* Begin Data lines *

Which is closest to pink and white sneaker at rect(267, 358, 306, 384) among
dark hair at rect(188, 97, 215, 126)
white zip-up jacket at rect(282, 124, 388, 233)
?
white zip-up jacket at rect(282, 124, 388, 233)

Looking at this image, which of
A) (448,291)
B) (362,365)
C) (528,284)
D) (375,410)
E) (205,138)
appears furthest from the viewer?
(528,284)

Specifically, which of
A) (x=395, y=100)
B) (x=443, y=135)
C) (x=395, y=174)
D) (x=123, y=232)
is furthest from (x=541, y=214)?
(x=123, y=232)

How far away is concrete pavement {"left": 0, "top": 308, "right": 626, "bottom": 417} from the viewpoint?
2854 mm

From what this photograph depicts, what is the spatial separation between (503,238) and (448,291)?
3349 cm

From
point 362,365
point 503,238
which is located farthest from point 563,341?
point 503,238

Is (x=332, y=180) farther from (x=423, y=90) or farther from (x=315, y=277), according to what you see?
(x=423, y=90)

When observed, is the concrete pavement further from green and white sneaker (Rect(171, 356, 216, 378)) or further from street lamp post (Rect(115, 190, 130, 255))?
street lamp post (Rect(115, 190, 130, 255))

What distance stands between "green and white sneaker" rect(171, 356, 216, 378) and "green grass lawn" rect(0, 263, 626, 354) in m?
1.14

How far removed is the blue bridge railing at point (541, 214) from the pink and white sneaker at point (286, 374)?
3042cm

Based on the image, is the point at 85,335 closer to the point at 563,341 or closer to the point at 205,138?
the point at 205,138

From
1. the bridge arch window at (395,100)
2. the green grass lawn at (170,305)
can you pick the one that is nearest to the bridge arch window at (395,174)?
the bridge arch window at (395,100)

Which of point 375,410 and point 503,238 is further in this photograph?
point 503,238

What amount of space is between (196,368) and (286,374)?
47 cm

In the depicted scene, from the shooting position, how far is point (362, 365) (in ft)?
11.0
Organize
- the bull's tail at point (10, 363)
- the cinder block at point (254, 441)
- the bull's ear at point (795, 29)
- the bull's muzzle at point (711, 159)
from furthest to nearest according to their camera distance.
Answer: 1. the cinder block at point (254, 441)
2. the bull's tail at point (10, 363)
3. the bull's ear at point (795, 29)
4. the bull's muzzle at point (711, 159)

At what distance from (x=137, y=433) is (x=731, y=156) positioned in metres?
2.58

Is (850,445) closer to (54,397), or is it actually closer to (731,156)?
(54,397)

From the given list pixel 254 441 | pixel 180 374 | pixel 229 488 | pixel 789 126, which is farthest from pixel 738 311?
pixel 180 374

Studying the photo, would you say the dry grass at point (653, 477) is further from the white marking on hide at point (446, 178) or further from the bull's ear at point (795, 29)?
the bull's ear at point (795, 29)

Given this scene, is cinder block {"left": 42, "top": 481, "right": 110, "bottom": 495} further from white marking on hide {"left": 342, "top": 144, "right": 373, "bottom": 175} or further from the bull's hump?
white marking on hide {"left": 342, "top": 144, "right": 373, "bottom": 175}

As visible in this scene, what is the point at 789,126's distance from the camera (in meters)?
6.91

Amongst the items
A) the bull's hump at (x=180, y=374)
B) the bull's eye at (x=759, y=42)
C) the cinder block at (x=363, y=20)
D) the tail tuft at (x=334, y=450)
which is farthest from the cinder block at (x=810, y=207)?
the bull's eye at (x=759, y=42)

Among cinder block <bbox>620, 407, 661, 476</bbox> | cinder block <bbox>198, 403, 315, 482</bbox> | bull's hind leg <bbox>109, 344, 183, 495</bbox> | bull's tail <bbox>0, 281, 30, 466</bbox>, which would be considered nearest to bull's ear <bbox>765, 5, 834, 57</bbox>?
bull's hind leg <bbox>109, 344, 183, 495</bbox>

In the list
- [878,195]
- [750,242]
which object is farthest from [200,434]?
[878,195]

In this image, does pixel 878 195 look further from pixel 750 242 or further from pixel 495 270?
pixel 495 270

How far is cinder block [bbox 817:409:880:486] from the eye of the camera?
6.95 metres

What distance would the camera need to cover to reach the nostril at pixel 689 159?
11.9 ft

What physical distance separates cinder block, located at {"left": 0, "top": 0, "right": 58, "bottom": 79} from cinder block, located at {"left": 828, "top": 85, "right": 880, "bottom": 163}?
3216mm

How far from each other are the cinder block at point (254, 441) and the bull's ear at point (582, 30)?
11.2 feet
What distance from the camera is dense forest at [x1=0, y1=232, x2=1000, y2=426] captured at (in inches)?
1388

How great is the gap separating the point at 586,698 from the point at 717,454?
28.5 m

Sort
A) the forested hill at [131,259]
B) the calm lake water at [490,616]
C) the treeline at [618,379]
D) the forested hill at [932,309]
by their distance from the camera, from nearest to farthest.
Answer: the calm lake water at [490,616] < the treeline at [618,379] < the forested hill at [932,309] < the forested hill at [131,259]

* End Data lines *

Goal >> Rewrite the stored data above, putting "shoe" wherever "sneaker" appears and keeping everything else the same.

Task output >>
Which is closest to pink and white shoe at rect(267, 358, 306, 384) among
dark hair at rect(188, 97, 215, 126)
white zip-up jacket at rect(282, 124, 388, 233)
?
white zip-up jacket at rect(282, 124, 388, 233)

Looking at this image, which of
A) (448,291)
B) (362,365)
C) (528,284)
D) (375,410)
E) (205,138)
appears furthest from the viewer?
(528,284)

Specifically, which of
A) (x=395, y=100)
B) (x=443, y=135)
C) (x=395, y=174)
D) (x=123, y=232)
is furthest from (x=541, y=214)?
(x=123, y=232)

How far away is concrete pavement {"left": 0, "top": 308, "right": 626, "bottom": 417} from the viewpoint?
2854 mm

From what this photograph depicts, what is the spatial separation between (503,238) and (448,291)?
3349 cm

From
point 362,365
point 503,238
which is located farthest from point 563,341?
point 503,238

Is (x=332, y=180) farther from (x=423, y=90) or farther from (x=315, y=277), according to what you see?
(x=423, y=90)

When observed, is the concrete pavement further from green and white shoe (Rect(171, 356, 216, 378)) or further from street lamp post (Rect(115, 190, 130, 255))?
street lamp post (Rect(115, 190, 130, 255))

What distance stands between "green and white shoe" rect(171, 356, 216, 378) and "green grass lawn" rect(0, 263, 626, 354) in m?
1.14

How far removed is the blue bridge railing at point (541, 214) from the pink and white shoe at point (286, 374)?
3042cm

Based on the image, is the point at 85,335 closer to the point at 563,341 or closer to the point at 205,138?
the point at 205,138

From
1. the bridge arch window at (395,100)
2. the green grass lawn at (170,305)
can you pick the one that is nearest to the bridge arch window at (395,174)?
the bridge arch window at (395,100)

Which of point 375,410 and point 503,238 is further in this photograph?
point 503,238

What amount of space is between (196,368) and (286,374)?
47 cm

In the depicted scene, from the shooting position, how far is point (362, 365) (in ft)?
11.0
Organize
- the bull's tail at point (10, 363)
- the cinder block at point (254, 441)
- the bull's ear at point (795, 29)
- the bull's muzzle at point (711, 159)
from furthest to nearest according to their camera distance.
Answer: 1. the cinder block at point (254, 441)
2. the bull's tail at point (10, 363)
3. the bull's ear at point (795, 29)
4. the bull's muzzle at point (711, 159)

At what distance from (x=137, y=433) is (x=731, y=156) positioned in metres?
2.58

Is (850,445) closer to (54,397), or is it actually closer to (731,156)?
(54,397)

From the given list pixel 254 441 | pixel 180 374 | pixel 229 488 | pixel 789 126, which is farthest from pixel 738 311?
pixel 180 374

Studying the photo, would you say the dry grass at point (653, 477) is further from the white marking on hide at point (446, 178) or further from the bull's ear at point (795, 29)?
the bull's ear at point (795, 29)

Given this scene, is cinder block {"left": 42, "top": 481, "right": 110, "bottom": 495} further from white marking on hide {"left": 342, "top": 144, "right": 373, "bottom": 175} or further from the bull's hump?
white marking on hide {"left": 342, "top": 144, "right": 373, "bottom": 175}

As visible in this scene, what is the point at 789,126's distance from the camera (in meters)?
6.91

Amongst the items
A) the bull's hump at (x=180, y=374)
B) the bull's eye at (x=759, y=42)
C) the cinder block at (x=363, y=20)
D) the tail tuft at (x=334, y=450)
which is farthest from the cinder block at (x=810, y=207)?
the bull's eye at (x=759, y=42)

Among cinder block <bbox>620, 407, 661, 476</bbox> | cinder block <bbox>198, 403, 315, 482</bbox> | bull's hind leg <bbox>109, 344, 183, 495</bbox> | bull's tail <bbox>0, 281, 30, 466</bbox>, which would be considered nearest to bull's ear <bbox>765, 5, 834, 57</bbox>?
bull's hind leg <bbox>109, 344, 183, 495</bbox>

In the list
- [878,195]
- [750,242]
which object is farthest from [200,434]?
[878,195]

In this image, does pixel 878 195 look further from pixel 750 242 or further from pixel 495 270?
pixel 495 270

How far is cinder block [bbox 817:409:880:486] from the eye of the camera?
6.95 metres

What distance would the camera need to cover to reach the nostril at pixel 689 159?
11.9 ft

What physical distance separates cinder block, located at {"left": 0, "top": 0, "right": 58, "bottom": 79} from cinder block, located at {"left": 828, "top": 85, "right": 880, "bottom": 163}?
3216mm

How far from each other are the cinder block at point (254, 441) and the bull's ear at point (582, 30)?
11.2 feet
What distance from the camera is dense forest at [x1=0, y1=232, x2=1000, y2=426] captured at (in inches)?
1388

How great is the gap separating the point at 586,698 from the point at 717,454?
28.5 m

Sort
A) the forested hill at [131,259]
B) the calm lake water at [490,616]
C) the treeline at [618,379]
D) the forested hill at [932,309]
by their distance from the camera, from nearest to farthest.
Answer: the calm lake water at [490,616] < the treeline at [618,379] < the forested hill at [932,309] < the forested hill at [131,259]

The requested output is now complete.